The offsets are better than nothing, but should not be viewed as a solution to climate change. It’s time to stand up to fossil fuel and simply say no. While I don’t want Chevron controlling renewable energy either – that should be the only way they get to expand ANYTHING in their business – if it gets us off fossil fuels.

-Matt

2 Comments For This Post I'd Love to Hear Yours!

  1. Brant says:

    For some perspective, consider that CP made $301 million profit last quarter. That’s roughly 140K per hour, so it took about two and a half days for CP to make $10 million.

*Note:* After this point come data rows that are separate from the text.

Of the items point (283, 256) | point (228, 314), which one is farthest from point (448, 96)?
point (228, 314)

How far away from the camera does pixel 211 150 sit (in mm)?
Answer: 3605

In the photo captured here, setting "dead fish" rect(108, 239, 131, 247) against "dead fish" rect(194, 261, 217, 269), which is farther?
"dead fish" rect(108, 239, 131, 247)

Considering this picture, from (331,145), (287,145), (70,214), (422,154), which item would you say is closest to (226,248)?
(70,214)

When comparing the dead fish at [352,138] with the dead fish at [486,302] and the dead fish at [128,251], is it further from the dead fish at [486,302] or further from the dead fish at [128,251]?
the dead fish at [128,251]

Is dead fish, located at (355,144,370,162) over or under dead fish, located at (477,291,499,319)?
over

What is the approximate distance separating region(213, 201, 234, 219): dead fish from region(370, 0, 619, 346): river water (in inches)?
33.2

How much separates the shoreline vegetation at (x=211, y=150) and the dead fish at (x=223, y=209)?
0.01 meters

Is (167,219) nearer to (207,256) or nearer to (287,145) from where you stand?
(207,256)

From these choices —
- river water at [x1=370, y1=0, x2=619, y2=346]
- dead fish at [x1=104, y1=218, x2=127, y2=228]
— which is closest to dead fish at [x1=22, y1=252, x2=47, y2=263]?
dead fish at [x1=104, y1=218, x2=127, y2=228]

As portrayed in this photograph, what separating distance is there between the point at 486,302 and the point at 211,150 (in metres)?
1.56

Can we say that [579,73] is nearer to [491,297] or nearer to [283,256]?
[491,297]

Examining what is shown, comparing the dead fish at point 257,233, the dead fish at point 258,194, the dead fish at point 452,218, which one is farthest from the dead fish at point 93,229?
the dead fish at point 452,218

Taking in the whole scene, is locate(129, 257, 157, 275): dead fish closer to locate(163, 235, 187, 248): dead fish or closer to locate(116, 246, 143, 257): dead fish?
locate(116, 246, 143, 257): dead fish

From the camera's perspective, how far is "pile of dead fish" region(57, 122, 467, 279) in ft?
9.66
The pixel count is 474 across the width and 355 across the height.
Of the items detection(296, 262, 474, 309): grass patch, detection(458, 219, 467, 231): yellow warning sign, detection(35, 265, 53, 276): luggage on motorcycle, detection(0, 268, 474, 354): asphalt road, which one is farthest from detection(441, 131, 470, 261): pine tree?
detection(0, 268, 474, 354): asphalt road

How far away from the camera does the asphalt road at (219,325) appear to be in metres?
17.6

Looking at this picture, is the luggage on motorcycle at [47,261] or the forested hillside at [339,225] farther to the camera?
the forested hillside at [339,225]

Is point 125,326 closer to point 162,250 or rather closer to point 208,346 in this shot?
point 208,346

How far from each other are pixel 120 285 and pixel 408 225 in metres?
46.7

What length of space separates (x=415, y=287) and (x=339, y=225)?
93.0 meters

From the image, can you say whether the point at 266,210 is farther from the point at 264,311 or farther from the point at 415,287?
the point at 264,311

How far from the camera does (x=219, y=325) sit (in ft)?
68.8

    Modest really. It only took Chevron about four hours to make 10 million last quarter. Exxon did it in about two hours.

  2. Jen says:

    I think Jerry Brown had it right when he called this beginning to get on the path towards a solution.

    If California is serious about tackling climate change, then what we need is for everyone to get on the superhighway or the high speed train, ASAP – and that means reducing pollution is the top priority, and offsetting should be a distant second. (and offsetting should be meeting some serious, meaningful standards as well, not the wild west economy that it currently is.)